The good thing is both interpreters and translators are often times contractors meaning they are their own boss and can choose which assignments to take on. Full-time employment is also a possibility for those with language skills as staff interpreters/translators as dual role employees, as well as any other career that states the use of and compensation for language skills. Remember: you are allowed to walk off an assignment at any time if you feel your personal safety is compromised.


Speaking multiple languages is, as corny as it is, a superpower and people should be paid more for their capabilities.



Besides the obvious difference already covered, the work of translators usually does not require another party present. With interpreting, the interpreter is navigating a conversation between at least two people and this is done live, not always in person due to remote tele and video conferencing advances.
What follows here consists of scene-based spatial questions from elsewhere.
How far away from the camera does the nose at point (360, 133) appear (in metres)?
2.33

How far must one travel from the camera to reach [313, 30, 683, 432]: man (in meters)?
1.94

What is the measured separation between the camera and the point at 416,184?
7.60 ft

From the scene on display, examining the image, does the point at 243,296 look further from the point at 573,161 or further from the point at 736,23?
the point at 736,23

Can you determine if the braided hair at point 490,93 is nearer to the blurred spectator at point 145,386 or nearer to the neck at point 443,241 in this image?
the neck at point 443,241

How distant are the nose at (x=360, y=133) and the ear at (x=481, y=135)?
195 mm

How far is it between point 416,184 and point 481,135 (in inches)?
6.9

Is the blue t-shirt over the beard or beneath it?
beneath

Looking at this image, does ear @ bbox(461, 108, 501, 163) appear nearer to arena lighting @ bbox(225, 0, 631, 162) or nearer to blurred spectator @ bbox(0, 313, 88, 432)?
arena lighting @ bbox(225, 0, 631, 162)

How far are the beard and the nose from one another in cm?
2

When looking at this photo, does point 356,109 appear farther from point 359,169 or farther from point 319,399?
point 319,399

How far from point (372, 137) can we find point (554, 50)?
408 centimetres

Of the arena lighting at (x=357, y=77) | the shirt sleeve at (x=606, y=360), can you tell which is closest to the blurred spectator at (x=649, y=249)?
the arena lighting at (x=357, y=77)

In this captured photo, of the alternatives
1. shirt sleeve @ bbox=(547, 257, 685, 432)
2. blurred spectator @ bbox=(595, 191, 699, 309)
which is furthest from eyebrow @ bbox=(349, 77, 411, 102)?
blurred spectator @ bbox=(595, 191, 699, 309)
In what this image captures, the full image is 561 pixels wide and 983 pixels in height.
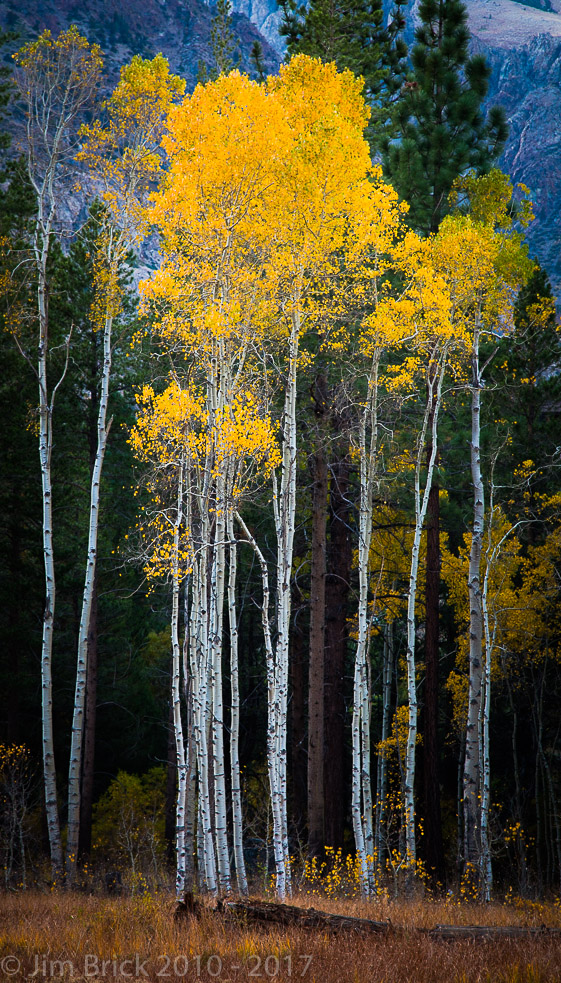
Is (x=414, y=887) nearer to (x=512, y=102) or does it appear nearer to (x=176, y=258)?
(x=176, y=258)

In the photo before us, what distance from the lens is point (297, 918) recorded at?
5.49 metres

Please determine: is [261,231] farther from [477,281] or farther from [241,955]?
[241,955]

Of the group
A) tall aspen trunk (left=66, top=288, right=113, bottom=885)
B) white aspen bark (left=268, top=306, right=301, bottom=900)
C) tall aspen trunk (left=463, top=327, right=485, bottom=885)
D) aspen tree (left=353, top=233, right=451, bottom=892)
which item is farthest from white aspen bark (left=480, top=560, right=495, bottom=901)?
tall aspen trunk (left=66, top=288, right=113, bottom=885)

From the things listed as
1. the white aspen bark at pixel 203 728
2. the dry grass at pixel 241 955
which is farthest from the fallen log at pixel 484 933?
the white aspen bark at pixel 203 728

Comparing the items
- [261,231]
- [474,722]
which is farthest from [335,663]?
[261,231]

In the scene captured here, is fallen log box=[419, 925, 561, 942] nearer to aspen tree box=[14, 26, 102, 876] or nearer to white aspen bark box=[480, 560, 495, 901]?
white aspen bark box=[480, 560, 495, 901]

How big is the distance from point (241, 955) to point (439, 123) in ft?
45.2

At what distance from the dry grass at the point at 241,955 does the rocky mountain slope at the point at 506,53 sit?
108674 mm

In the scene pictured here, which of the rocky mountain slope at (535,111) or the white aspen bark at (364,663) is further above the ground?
the rocky mountain slope at (535,111)

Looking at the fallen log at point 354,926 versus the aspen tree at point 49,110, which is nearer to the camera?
the fallen log at point 354,926

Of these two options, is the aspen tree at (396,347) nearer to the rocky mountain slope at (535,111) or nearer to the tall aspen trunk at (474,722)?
the tall aspen trunk at (474,722)

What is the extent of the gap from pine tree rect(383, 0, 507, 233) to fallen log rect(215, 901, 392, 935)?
11729 millimetres

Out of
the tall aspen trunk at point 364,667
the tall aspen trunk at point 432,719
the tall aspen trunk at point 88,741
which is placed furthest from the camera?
the tall aspen trunk at point 88,741

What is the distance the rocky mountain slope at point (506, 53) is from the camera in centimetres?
12641
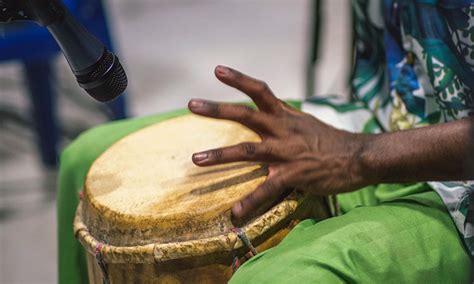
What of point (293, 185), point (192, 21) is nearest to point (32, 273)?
point (293, 185)

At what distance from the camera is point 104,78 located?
112 cm

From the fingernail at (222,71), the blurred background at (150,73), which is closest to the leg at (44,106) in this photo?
the blurred background at (150,73)

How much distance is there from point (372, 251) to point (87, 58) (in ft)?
1.43

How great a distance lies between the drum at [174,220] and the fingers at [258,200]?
0.4 inches

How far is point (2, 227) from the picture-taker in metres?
2.47

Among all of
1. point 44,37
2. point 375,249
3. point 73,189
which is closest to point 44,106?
point 44,37

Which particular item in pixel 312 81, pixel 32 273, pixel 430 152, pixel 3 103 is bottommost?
pixel 32 273

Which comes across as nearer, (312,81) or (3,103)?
(312,81)

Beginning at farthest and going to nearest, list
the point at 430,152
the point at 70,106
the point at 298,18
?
the point at 298,18 → the point at 70,106 → the point at 430,152

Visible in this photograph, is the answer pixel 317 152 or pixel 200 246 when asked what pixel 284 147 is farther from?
pixel 200 246

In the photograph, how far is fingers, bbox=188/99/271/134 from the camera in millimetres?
1231

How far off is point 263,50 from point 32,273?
1.40 m

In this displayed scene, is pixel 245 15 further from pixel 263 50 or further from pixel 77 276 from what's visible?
pixel 77 276

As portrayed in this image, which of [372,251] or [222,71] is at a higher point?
[222,71]
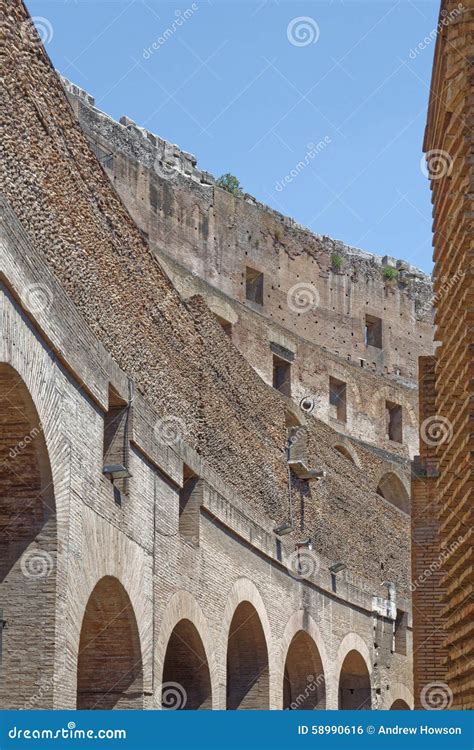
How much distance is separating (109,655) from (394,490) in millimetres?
20364

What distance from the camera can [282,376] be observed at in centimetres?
2997

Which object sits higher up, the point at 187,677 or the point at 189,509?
the point at 189,509

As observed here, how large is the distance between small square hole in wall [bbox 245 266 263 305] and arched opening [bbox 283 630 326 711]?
615 inches

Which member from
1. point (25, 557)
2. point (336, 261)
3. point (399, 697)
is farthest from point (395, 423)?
point (25, 557)

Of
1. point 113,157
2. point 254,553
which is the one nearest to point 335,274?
point 113,157

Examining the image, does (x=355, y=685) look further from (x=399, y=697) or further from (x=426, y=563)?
(x=426, y=563)

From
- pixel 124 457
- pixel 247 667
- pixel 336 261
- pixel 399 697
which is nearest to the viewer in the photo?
pixel 124 457

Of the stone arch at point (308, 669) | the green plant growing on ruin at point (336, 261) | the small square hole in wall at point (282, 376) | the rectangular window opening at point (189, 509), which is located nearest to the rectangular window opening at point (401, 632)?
the stone arch at point (308, 669)

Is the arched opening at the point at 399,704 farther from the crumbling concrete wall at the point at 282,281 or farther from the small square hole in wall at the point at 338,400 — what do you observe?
the small square hole in wall at the point at 338,400

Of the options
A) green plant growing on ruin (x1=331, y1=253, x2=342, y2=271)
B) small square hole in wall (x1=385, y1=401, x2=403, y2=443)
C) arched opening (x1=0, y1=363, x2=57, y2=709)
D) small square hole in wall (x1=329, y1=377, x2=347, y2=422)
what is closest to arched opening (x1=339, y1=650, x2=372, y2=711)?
arched opening (x1=0, y1=363, x2=57, y2=709)

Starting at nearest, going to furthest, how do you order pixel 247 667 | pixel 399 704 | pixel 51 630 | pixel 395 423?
pixel 51 630 → pixel 247 667 → pixel 399 704 → pixel 395 423

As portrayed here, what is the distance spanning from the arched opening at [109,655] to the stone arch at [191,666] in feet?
5.78

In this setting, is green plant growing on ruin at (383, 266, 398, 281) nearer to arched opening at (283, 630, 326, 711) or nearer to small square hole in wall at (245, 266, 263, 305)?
small square hole in wall at (245, 266, 263, 305)

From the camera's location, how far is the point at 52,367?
861cm
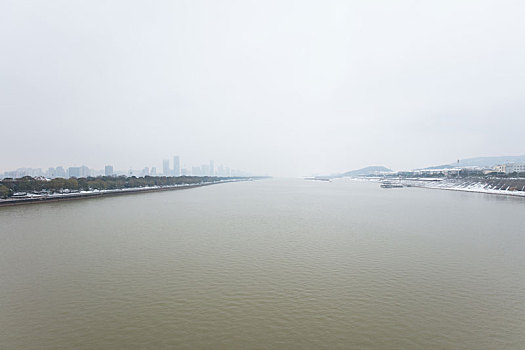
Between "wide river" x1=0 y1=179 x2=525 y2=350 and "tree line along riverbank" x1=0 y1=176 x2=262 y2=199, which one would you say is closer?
"wide river" x1=0 y1=179 x2=525 y2=350

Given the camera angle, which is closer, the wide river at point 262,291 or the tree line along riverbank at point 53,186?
the wide river at point 262,291

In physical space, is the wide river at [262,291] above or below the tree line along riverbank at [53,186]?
below

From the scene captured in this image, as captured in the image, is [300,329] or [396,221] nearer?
[300,329]

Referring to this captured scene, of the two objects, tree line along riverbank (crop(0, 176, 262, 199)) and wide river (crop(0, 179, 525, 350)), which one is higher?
tree line along riverbank (crop(0, 176, 262, 199))

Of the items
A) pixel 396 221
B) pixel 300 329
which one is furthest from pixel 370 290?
pixel 396 221

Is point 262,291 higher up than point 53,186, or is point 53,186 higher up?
point 53,186

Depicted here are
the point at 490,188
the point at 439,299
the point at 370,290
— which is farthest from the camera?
the point at 490,188

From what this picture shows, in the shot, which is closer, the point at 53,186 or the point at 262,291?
the point at 262,291

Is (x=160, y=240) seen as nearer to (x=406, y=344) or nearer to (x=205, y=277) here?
(x=205, y=277)
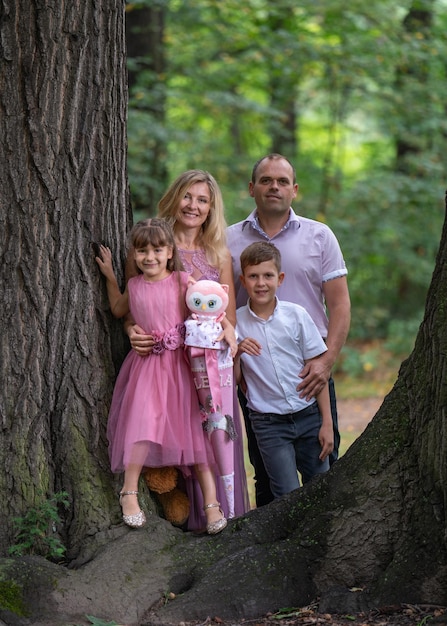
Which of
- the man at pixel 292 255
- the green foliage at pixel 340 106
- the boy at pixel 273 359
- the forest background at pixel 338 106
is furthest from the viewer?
the green foliage at pixel 340 106

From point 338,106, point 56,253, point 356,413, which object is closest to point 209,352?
point 56,253

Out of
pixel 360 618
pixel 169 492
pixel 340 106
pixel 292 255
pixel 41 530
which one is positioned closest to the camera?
pixel 360 618

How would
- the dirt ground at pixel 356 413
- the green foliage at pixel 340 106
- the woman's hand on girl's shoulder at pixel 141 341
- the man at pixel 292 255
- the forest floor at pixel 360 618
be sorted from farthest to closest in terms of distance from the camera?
1. the green foliage at pixel 340 106
2. the dirt ground at pixel 356 413
3. the man at pixel 292 255
4. the woman's hand on girl's shoulder at pixel 141 341
5. the forest floor at pixel 360 618

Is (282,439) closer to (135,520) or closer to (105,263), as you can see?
(135,520)

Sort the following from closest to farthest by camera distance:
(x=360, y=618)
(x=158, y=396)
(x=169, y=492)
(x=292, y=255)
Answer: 1. (x=360, y=618)
2. (x=158, y=396)
3. (x=169, y=492)
4. (x=292, y=255)

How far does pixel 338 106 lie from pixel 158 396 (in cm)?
1370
Translation may suit polyglots (those who speak multiple languages) who enjoy working alone on multiple projects at a time. Interpreting will always involve other humans and may be done in emotionally and physically exhausting places such as the emergency room or a social service visit. Please be aware that translating, while more indirect, may also involve sensitive subjects. There are many interpreters and translators who work in both translating and interpreting roles, and plenty others who specialize in one over the other.


Your tools will be different. Interpreters carry some form of note-taking device such as a pen/cil and paper or a tablet. Modern translating is mostly done through online text exchanges using email, Adobe Creative Suite, and word processing programs. Google Suite or Microsoft Word work just fine though some translators go the whole mile and provide their finished product in the same format received (receiving additional compensation for the extra work). For example, Canva is a great free resource to recreate a client’s brochure. A lot of organizations still use PowerPoint or have not strayed far from Google Slides which is helpful.


Day to day, interpreting is on a stricter schedule as these sessions are usually done by appointment. Translators are usually given a timeline negotiated through their contract so while time management is absolutely necessary for both types of language workers, translators have more control over their daily work flow. Interpreters need to be able to route themselves to their physical appointments and be careful not to overlap assignments which is more tempting to do when working remotely.

One profession is not “easier” than the other, though an individual might find one comes more naturally. Depending on what you are looking for, the world of language accessibility is sure to have something to pair with your language gifts!

So, what do you think? Are you going to seek out your ATA (American Translators Association) or CCHI (Certificate Commission of Healthcare Interpreters) certification? Brush up your resume or offer your voice at tutoring sessions at the local library and you may have a new side gig or career!

Get a glimpse of the professional interpreter’s day-to-day life by checking out The Four Essential Parts of the Interpreter Introduction.

*Bilingual employees are susceptible to providing services without adequate compensation or role boundaries. Advocate for your skills not only for yourself but to cultivate a better work environment for all language professionals.